• 問題文:
::::::

新潟豊実自然塾を終えて

心を育てる学習塾WIN&WINセミナー

塾長 古田 修一     

新潟豊実自然塾を開催するまで

 8月10日から12日までの2泊3日で、私たちの塾が毎年恒例で行っている自然塾を無事に終えることができました。今回は、佐藤賢太郎先生との貴重な出会いから、毎年行っている自然塾を、新潟豊実のコスモ夢舞台の地をお借りして実施することになりました。タイミングも全て良く、ちょうど、佐藤先生・大塚先生を中心として、「コスモ夢舞台塾」を本格的に稼動させようと考えられている時期でもあり、お互いにwin&winの関係を結べるような企画になったと思います。

 毎年、私たちは自然塾を行ってきましたが、私が新しく塾長に就任してから、楽しみながら、教育効果も上げることができる自然塾を考えていました。これまでは、確かに楽しみの要素はありましたが、いま一つ教育的なものが欲しいと考えていました。

 今後の心を育てる学習塾を作っていくうえで、どうすれば教育効果の上がる企画を運営できるかを考えているときに、佐藤先生と出会いました。佐藤先生と初めてお話をさせていただき、印象にのこったこととして、「今の子どもたちには、考える力・創造力をつけていく必要がある」という考えがありました。現代の生活では、ボタン一つで機械が全てのことをやってくれますし、子どもの遊びも、コンピュータを使ったものが主流になっていて、自ら考えて行動する機会が少なくなっています。このことは、何も子どもたちだけではなく、私たち大人にも同じことが言えるように感じます。便利な世の中になり、考える機会を減らしています。どこかに旅に出るにしても、時刻表を読むことなく、時刻表検索を使えば、一発で時間と料金と、乗り換えポイントを知ることができます。また、車で出かけるにしても、以前はロードマップを片手に、どの道で行けば最短で到着することができるかを考えていましたが、今ではカーナビゲーションが自動的に最短距離を検索してくれます。そんな、日頃の生活一つ一つを取ってみても、考える機会が以前に比べるとだいぶ減ってきているように感じます。

::::::

• 元のデータ:
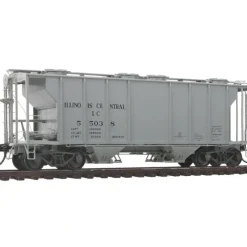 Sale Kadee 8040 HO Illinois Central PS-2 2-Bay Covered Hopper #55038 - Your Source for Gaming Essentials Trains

::::::

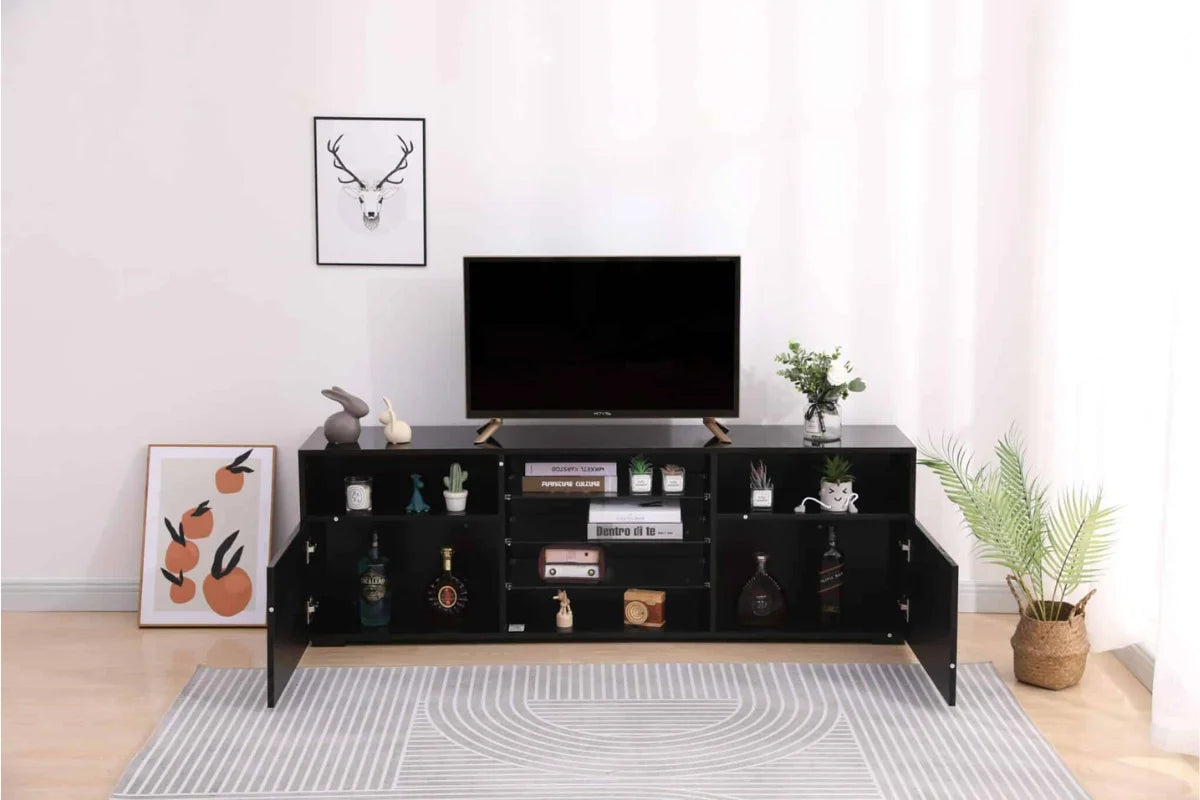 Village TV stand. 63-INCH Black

::::::

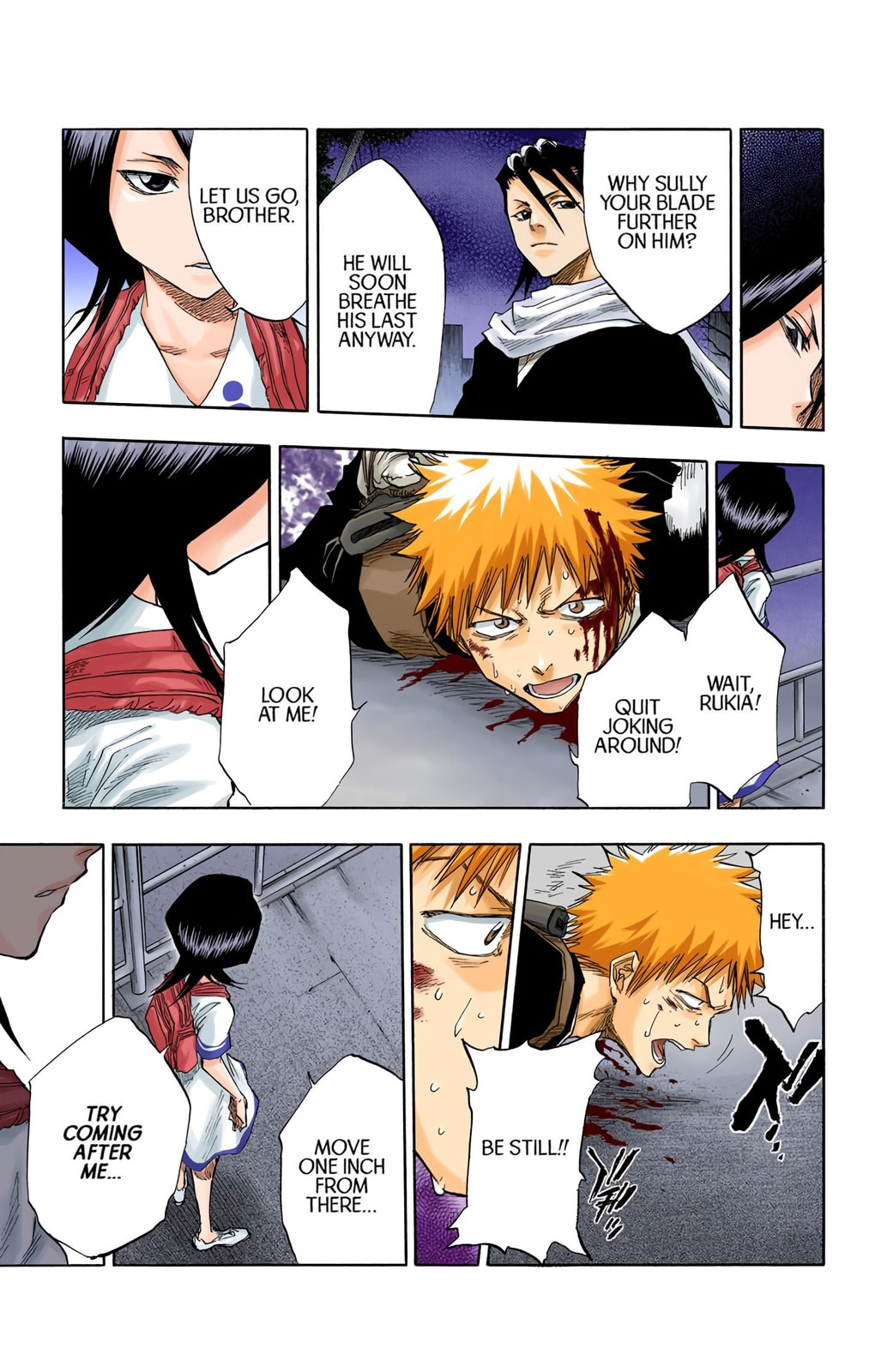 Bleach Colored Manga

::::::

次の1.〜3.が問題文の内容と合っているかどうかを、それぞれ「はい」か「いいえ」で答え、決め手になる問題文の言葉をそのまま「」で引いてください。
1. 自然塾は8月10日から12日までの2泊3日で行われた。
2. 書き手は、これまでの自然塾には楽しみの要素がなかったと考えていた。
3. 書き手は、考える機会が減っているのは子どもたちだけだと感じている。

• 答え:
1. はい 「8月10日から12日までの2泊3日で」
2. いいえ 「これまでは、確かに楽しみの要素はありましたが」
3. いいえ 「このことは、何も子どもたちだけではなく、私たち大人にも同じことが言えるように感じます。」